> _Dataset excerpts_

= Beginning of Section =

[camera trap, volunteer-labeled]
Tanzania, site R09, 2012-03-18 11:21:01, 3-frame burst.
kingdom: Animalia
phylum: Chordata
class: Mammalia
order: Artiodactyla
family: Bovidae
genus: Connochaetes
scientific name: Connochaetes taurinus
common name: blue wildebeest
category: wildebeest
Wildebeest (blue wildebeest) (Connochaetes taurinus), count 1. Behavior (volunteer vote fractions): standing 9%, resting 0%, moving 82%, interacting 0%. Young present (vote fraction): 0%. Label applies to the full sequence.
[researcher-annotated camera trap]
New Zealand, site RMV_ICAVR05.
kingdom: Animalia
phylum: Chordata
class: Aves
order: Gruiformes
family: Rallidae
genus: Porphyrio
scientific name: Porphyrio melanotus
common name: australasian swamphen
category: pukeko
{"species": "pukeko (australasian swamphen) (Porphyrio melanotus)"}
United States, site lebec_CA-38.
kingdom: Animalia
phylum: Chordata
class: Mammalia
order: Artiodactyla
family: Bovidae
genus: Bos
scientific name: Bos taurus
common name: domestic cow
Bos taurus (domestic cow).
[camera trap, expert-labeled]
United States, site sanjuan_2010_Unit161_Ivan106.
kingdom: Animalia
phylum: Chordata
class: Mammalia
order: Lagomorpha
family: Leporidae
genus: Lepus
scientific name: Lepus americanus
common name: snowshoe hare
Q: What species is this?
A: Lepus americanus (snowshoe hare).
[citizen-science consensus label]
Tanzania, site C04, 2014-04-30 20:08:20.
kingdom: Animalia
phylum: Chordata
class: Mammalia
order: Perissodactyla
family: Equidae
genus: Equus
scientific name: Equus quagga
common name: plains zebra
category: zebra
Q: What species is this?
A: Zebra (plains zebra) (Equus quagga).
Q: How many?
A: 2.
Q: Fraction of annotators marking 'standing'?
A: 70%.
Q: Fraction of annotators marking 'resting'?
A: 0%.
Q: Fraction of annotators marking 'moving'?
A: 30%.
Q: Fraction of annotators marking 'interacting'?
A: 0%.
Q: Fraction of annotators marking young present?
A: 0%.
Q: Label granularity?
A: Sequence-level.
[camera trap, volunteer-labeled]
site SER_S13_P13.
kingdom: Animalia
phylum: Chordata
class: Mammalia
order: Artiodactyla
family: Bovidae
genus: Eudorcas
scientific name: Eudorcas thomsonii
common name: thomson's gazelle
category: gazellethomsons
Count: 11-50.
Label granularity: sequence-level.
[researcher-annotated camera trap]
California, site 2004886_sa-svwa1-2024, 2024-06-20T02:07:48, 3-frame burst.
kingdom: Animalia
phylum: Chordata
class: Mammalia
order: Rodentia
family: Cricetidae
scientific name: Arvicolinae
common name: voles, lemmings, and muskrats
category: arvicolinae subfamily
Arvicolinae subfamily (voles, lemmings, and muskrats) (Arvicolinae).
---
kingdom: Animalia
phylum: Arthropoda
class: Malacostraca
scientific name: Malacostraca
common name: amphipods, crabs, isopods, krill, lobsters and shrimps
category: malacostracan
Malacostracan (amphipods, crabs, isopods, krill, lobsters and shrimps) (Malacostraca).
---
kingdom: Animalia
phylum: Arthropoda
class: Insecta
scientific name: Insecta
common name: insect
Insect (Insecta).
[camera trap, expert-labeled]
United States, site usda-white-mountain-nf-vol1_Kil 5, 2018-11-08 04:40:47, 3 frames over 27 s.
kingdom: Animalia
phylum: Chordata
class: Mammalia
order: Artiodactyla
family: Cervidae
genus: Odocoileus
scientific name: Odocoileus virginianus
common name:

= End of Section =

> _Aim of the task_
Each line holding the word "burst" must be pulled from the records.

> _Written solution_
Tanzania, site R09, 2012-03-18 11:21:01, 3-frame burst.
California, site 2004886_sa-svwa1-2024, 2024-06-20T02:07:48, 3-frame burst.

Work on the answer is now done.